Whoops.
“Yeah, Dad, sorry. Anyway, enough about the farm. Are you going to the rec center tonight?” Dad usually goes to the veterans’ rec center on Friday nights to meet up with his buddies and play games.
“Nah, not tonight. I’ve got other stuff to do.”
“Oh? Whatcha doing?”
Dad lists a few chores and an episode of something on TV he wants to watch, but he says it all in that hemming-and-hawing way that lets me know he’s lying. Well, maybe not lying to me, but lying to himself. He does have all those things to do, but he’s using them as an excuse not to get out of the trailer.
“Those things can all wait. You should go play pickleball. You need to get out more.”
“Don’t worry about me. I’ll be fine.”
Dad makes an excuse to go, and worry gnaws at me. His meds have been effective lately, but when his mental health declines, Dad doesn’t leave the trailer much.
That’s the worst part about being on my trip. I have to remind myself that my dad is a grown man with resources, medication, and friends. I just hope all that’s enough.
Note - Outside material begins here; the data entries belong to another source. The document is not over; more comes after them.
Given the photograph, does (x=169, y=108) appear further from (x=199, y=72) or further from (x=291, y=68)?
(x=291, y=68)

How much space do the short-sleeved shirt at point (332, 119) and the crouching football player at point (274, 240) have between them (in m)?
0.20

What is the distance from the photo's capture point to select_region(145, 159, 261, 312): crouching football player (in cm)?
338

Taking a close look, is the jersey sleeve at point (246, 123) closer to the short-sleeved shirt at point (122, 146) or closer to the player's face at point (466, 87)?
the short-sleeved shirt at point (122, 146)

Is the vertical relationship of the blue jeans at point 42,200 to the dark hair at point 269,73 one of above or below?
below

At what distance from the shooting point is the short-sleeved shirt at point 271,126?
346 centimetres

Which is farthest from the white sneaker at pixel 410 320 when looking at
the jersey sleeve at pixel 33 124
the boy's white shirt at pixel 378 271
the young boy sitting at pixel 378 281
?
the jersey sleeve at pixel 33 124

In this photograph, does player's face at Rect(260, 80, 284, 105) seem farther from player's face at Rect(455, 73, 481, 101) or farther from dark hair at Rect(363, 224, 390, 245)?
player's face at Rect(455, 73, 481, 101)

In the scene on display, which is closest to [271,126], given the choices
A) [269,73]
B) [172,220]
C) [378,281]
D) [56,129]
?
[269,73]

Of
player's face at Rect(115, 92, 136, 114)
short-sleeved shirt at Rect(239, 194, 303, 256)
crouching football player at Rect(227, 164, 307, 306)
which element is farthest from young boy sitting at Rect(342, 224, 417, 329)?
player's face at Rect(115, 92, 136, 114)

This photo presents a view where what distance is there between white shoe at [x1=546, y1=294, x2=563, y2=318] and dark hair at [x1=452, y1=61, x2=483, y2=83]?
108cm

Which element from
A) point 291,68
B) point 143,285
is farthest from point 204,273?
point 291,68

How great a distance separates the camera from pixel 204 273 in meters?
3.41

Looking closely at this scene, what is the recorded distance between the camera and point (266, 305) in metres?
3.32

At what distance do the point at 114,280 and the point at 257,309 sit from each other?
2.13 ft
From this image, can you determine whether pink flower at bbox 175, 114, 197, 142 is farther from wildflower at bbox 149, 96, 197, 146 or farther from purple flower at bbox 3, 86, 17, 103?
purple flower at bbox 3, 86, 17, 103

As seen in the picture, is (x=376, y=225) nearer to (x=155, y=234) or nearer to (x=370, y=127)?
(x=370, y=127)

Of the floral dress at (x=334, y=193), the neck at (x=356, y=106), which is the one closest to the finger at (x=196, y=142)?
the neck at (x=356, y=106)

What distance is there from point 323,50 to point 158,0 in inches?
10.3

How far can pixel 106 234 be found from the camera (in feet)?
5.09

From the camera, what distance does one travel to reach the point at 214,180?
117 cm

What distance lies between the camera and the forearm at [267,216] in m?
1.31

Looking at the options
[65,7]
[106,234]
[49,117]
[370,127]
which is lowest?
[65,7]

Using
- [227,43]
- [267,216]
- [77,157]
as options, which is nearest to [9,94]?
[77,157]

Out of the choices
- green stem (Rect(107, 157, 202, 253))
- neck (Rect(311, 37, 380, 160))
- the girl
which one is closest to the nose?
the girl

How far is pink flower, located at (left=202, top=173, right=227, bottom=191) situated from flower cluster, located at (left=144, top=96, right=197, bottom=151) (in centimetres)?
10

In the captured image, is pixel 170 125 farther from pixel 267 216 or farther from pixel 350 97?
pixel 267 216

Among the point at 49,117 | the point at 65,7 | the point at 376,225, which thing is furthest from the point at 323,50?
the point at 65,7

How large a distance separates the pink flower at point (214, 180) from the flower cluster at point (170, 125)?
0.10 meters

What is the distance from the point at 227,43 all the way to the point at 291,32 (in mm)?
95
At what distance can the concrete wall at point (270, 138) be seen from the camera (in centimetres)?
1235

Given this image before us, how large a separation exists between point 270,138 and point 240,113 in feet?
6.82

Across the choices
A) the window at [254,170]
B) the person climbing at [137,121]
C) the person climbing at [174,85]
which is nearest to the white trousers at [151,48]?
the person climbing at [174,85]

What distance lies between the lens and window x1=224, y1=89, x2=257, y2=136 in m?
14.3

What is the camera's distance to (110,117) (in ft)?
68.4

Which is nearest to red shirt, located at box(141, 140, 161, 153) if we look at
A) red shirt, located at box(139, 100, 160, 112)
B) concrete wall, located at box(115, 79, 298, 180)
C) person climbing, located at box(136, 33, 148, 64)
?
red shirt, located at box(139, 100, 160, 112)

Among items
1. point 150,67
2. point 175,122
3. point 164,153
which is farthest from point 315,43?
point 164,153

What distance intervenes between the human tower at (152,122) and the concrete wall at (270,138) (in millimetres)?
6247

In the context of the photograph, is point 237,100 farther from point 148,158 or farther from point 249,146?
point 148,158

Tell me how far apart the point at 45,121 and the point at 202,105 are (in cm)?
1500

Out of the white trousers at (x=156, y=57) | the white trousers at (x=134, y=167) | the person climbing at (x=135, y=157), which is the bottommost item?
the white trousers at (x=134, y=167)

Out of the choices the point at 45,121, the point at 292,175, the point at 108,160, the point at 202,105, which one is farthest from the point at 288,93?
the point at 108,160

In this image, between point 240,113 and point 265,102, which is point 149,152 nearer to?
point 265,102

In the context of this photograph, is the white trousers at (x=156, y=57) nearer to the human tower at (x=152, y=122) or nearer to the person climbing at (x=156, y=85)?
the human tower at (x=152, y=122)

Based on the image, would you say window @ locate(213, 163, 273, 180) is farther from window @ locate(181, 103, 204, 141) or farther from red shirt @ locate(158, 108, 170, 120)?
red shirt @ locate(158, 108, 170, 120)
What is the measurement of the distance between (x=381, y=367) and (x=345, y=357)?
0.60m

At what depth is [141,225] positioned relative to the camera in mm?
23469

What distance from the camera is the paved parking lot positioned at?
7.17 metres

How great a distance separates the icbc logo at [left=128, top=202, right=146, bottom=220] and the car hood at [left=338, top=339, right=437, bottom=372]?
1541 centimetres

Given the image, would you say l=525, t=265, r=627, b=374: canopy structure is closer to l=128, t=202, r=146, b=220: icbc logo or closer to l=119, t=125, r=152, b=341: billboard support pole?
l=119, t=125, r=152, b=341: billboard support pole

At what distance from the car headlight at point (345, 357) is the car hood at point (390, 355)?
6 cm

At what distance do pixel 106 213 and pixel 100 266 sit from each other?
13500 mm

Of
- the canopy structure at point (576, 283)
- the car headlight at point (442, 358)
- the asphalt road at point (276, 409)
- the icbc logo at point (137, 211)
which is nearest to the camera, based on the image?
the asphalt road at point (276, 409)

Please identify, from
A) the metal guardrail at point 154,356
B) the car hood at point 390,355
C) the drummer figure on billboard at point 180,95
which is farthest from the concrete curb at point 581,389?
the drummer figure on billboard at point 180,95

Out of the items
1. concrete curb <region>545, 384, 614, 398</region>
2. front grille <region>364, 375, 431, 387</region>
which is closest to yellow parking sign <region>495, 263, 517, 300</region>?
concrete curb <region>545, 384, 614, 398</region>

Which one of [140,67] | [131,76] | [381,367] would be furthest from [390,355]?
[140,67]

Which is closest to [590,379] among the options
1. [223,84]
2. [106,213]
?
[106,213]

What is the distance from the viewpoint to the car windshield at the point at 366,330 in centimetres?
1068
I hang up with Dad and get ready for bed. All the while my thoughts keep drifting back to Alex.
I haven’t been with a guy in almost a year. That must be why I find myself reaching for my vibrator once I’m under the cover. This whole van trip has been a bit of a sexual awakening for me–not because I’ve been bringing home men, but because, for the first time, I’m not living under the same roof with my dad.
I still have to be quiet because Vaniel’s walls arenotsoundproof. In other places, I don’t need my fellow vanlifers listening in. Here, I don’t want Ethan and Lia or whoever else might be wandering around overhearing me when they walk between their cabin and the big house.
It’s not until after I turn out the lights and get myself off thinking about mountain men in flannel that I realize I didn’t ask Alex to Sunday dinner. Ethel hasn’t asked about it, but I get the feeling that she’s lonely during the day. She’s always so glad to see me when I bike up the driveway.
Saturday morning, when Alex drops off the milk, I walk him back out to his truck. “Hey, you should come to dinner on Sunday night.”
Alex looks at me out of the corner of his eye. “Sunday night dinner again?”
“Yeah. It was so good last week. Ethel’s going to make fresh bread tomorrow and says she got a batch of asparagus from one of the neighbors. Did you know it takes two or three years to harvest the first crop of asparagus? And they grow right out of the ground like this?” I demonstrate with my hand and a finger.
Alex doesn’t respond to my asparagus rambling, but I can practically hear the gears turning in his head. Just before he gets to his truck, he whistles for Trixie, who comes sprinting out of the sheep palace. “I’ve still got Kit with me, and I work late sometimes on Sunday.”
“Bring Kit,” I say, hoping Ethel won’t mind.
Alex opens the door to his truck, shaking his head. “Some other time.”
“Fine,” I grumble. “See ya Monday.”
But I see Alex a few hours later. Usually, he sends someone else over to Bedd Fellows to pick up the ice chest for the milk to be refilled. The first time he sent Kit, who lingered for an hour talking to people until Ethan kicked him out for eating too many strawberries. From then on, Alex sent Perry or Jesús, but today he comes himself.
We’re alone out here. We all helped the vendors pack up, and then Colleen took the money inside. Ethan and Lia are out in the field cleaning up. I’ve been stacking buckets at my table.
I sold the last milk bottle in the early afternoon, and I’d just been thinking that Alex should bring more in the morning, and that gives me an idea. I’m not sure this is a good idea—getting involved more with the Bedd family—but I go with it anyway. I’m leaving at the end of the summer, how bad could it get? It wouldn’t be like Oscar and I and our teenaged angst.
“Hey, Alex.”
He raises a brow at me.
“Do you have another ice chest?”
He lifts it up by one handle now that he’s emptied it of ice. “This big?”
“Yeah.”
He nods.
“Fill it and bring it tomorrow. I bet I can sell it all.”